Why Do I Have Different Credit Scores?
Great question! Every time a credit report is pulled by a company analyzing your ability to repay a loan they request your credit history from not one, but three credit bureaus; Experian, Equifax and TransUnion. Why do we need to have three different credit bureaus you may ask? Well in a way it is for your own protection! Think of it like a checks and balances system, if there were just one bureau they may go mad with power and create ridiculous credit standards, with three I suppose this is less likely.
But back to the original question, the three credit scores may all be slightly different for a few reasons. The most typical reasons being:
A creditor may take longer to submit your information to the different bureaus than another; likewise each bureau may take slightly longer to update your information than the other.
Not all creditors report to all three credit bureaus. This is a pain and not too terribly common but it does happen.
Each bureau weighs your credit information somewhat differently than the others.
Having three different scores isn’t necessarily a bad thing. If there are just a few points between the three you’re probably fine with nothing to worry about. If you have one credit score hanging out there completely different than the other two, you should probably check into why this bureau is showing such a radically different number. This may be a red flag for identity fraud or a mistake on either the creditor or the bureaus part.
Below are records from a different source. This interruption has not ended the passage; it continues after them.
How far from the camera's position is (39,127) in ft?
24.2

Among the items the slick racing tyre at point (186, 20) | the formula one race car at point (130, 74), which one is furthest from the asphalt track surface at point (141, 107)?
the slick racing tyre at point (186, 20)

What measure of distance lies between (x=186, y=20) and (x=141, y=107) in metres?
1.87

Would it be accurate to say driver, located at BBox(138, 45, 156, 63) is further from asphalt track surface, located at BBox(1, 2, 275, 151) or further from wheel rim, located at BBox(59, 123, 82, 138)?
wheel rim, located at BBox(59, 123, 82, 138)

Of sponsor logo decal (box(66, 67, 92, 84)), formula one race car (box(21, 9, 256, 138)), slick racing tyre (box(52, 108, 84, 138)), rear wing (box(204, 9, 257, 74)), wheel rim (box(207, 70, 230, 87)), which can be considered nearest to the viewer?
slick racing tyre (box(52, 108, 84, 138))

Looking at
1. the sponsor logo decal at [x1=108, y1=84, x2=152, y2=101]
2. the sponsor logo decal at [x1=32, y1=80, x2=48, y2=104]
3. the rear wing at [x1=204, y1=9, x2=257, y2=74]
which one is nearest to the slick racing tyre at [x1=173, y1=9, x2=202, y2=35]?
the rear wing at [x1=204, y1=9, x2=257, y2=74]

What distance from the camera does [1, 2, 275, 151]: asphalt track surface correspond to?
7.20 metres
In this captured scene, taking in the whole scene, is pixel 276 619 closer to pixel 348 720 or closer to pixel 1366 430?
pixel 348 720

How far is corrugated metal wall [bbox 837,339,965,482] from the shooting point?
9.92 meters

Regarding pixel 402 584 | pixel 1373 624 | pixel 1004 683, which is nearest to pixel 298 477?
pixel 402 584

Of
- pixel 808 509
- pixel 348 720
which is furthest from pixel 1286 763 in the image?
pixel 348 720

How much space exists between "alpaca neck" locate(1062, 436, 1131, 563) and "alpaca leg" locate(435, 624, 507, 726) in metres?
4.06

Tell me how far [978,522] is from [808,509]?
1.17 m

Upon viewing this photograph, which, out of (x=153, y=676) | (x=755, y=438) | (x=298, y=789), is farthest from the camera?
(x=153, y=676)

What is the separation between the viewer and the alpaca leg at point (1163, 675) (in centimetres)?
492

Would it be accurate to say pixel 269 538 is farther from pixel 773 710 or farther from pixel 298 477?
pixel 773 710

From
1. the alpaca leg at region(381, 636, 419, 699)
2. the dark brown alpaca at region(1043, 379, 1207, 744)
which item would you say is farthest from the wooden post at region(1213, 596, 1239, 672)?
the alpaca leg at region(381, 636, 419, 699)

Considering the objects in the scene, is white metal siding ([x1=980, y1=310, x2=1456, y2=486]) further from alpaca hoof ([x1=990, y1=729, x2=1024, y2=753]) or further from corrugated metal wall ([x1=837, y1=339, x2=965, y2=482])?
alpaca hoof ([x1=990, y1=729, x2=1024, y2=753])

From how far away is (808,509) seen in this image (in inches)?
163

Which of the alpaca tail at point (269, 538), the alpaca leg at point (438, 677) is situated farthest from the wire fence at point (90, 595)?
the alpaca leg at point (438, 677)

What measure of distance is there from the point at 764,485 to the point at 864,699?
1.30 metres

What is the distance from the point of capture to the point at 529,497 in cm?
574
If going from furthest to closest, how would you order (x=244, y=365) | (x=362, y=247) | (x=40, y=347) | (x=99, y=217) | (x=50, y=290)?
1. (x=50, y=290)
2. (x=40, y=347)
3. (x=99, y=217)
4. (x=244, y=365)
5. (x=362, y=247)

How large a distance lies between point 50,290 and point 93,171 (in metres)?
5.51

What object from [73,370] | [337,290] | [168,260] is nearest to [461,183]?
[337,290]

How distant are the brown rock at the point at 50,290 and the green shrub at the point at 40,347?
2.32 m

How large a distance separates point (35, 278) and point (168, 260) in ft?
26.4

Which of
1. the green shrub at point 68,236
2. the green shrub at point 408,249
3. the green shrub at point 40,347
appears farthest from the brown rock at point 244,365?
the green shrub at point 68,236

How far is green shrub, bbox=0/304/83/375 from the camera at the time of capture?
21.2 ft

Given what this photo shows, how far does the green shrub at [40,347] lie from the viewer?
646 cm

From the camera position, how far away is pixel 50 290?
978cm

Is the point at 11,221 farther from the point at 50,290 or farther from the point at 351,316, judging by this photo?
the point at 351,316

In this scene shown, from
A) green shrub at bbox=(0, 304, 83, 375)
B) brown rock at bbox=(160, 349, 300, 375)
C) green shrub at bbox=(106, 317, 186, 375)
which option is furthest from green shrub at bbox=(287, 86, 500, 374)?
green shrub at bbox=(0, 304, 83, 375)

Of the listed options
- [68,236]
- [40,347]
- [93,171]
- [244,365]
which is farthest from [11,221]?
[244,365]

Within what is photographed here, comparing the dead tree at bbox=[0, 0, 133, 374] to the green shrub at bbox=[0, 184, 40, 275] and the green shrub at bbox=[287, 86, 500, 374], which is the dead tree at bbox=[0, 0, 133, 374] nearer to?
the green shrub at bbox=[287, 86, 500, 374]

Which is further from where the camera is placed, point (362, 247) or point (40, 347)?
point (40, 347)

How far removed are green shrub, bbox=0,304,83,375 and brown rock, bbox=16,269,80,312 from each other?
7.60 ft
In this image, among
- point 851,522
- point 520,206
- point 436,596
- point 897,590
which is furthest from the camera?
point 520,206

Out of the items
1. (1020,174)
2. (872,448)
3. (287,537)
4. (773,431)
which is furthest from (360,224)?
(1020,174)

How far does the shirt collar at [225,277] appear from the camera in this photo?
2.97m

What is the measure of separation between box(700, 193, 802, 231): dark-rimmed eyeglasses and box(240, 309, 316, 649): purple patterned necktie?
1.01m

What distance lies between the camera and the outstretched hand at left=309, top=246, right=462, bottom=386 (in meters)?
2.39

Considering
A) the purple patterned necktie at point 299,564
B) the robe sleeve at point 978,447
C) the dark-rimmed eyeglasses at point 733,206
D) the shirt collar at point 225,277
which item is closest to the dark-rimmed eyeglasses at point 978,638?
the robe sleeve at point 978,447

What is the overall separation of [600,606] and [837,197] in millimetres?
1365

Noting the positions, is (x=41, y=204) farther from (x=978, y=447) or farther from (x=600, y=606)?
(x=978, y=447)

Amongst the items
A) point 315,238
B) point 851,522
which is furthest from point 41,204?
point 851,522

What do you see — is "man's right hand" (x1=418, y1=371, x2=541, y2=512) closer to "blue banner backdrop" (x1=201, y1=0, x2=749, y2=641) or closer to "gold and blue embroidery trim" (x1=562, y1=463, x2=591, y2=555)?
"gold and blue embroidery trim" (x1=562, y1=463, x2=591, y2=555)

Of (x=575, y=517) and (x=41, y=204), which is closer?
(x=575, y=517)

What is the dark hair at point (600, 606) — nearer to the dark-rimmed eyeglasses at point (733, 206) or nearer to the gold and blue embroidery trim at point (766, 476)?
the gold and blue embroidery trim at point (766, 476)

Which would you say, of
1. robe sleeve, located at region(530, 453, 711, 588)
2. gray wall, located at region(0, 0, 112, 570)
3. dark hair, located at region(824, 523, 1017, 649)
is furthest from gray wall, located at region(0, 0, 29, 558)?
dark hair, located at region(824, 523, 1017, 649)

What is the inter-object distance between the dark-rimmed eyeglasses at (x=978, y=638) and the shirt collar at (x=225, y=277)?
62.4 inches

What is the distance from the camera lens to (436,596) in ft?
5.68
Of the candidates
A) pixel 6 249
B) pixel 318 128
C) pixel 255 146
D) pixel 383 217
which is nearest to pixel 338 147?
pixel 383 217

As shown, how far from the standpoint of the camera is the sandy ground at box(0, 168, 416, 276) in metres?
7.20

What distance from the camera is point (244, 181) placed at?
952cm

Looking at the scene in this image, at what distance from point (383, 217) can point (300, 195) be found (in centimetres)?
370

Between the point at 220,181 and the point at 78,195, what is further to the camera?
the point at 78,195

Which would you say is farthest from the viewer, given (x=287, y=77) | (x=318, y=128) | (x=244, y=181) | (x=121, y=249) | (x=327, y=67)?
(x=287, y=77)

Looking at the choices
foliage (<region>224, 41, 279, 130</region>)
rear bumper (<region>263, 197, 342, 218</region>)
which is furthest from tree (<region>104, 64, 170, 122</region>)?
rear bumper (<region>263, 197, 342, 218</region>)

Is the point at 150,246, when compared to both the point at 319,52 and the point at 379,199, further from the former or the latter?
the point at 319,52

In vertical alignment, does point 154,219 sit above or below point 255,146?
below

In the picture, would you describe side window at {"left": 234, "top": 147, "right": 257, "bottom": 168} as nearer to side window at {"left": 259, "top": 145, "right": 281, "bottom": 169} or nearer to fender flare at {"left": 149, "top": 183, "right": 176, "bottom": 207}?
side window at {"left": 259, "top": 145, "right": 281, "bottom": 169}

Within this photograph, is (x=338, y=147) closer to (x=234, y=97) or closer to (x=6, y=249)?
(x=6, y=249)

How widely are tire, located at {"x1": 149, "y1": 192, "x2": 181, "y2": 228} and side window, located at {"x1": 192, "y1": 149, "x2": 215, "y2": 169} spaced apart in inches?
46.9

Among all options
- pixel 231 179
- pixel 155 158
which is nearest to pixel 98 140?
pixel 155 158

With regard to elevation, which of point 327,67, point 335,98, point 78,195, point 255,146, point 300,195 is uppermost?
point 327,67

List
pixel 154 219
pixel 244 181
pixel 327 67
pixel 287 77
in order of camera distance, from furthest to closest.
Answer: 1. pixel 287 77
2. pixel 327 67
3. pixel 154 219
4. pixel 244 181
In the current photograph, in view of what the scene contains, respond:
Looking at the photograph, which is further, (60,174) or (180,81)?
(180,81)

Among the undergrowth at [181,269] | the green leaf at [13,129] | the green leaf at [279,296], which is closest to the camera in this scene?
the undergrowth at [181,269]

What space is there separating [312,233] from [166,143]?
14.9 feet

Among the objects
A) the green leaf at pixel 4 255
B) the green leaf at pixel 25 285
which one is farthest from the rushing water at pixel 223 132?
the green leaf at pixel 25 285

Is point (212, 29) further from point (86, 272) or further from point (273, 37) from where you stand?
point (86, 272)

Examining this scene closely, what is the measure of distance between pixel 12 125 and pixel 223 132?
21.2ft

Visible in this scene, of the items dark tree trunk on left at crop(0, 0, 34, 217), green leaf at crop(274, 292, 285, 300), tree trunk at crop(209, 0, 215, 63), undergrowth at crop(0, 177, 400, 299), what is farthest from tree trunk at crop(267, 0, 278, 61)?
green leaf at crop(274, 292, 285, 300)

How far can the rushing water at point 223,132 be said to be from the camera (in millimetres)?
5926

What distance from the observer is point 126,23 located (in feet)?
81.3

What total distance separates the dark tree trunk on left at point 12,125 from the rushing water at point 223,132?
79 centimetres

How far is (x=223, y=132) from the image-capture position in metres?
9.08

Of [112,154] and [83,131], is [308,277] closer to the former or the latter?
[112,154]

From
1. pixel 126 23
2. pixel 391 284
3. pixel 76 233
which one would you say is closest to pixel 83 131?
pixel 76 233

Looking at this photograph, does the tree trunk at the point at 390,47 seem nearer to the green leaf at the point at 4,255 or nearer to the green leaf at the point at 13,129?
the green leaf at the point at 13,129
We decided to investigate directly to the source. FICO is the leader in credit scoring, essentially in charge of the three credit bureaus collectively. Joanne Gasking, product management director at FICO explained, “If there is a score difference across bureaus for a given consumer, then that score difference is 85-90% driven by data differences in the underlying credit”, meaning they all are likely receiving different data on you. The other 10-15% are likely related to the different scoring models the three different companies use.